WIRELESS Light and Power is a Central Okanagan-based ministry striving to bring electric lights to people in remote areas in Africa.

There is more than enough technology to provide solar-powered lights where conventional power is not available, said Kelowna engineer and businessman Ludwig Teichgraber.

The problem is that only missionaries and other expatriates, and a few better-off local villagers, can afford them, the Wireless founder and director added.

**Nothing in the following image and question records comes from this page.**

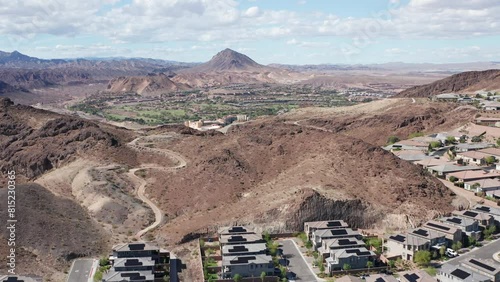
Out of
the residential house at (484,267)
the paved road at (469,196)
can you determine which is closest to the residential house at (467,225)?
the residential house at (484,267)

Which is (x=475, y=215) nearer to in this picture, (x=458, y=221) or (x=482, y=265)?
(x=458, y=221)

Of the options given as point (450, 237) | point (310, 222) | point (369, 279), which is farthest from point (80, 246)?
point (450, 237)

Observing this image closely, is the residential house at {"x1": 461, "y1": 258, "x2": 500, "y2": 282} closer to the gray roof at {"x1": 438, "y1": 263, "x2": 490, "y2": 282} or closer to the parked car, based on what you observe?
the gray roof at {"x1": 438, "y1": 263, "x2": 490, "y2": 282}

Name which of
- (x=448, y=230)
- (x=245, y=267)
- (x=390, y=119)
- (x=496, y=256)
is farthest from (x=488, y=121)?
(x=245, y=267)

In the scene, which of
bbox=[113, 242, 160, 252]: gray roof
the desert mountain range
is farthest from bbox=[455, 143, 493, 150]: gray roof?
bbox=[113, 242, 160, 252]: gray roof

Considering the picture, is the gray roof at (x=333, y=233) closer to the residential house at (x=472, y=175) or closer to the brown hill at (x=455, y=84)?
the residential house at (x=472, y=175)
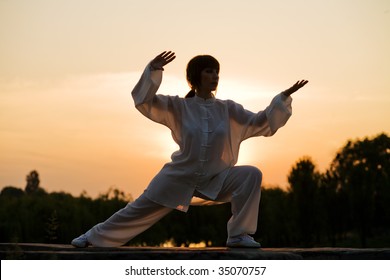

On a visit to Cameroon six years ago, to help a missionary friend with construction work, locals began asking him if he could help them get lights like the missionaries.

“People came and asked if I could help solve their problem,” Teichgraber said. “I asked myself if there would be a way of sharing solar power with the village, at a cost they could afford.”

Most people in the village of Allat in remote Central Cameroon, where Wireless Light has its pilot project, use kerosene lanterns and conventional flashlights with disposable batteries. Both are expensive for people with little or no cash income; they’re also ineffective, and bad for the environment.

Kerosene lanterns use scarce, expensive fossil fuel, and are a fire hazard. Many areas are already littered with discarded flashlight batteries.

Wireless is beginning to offer Allat villagers – most of whom live in huts made of mud and straw – super-efficient LED lights, powered by the latest in rechargeable flashlight batteries (which last about a week).

When they need charging, they are taken to a central station in the village powered by solar cells, and exchanged for a fresh units.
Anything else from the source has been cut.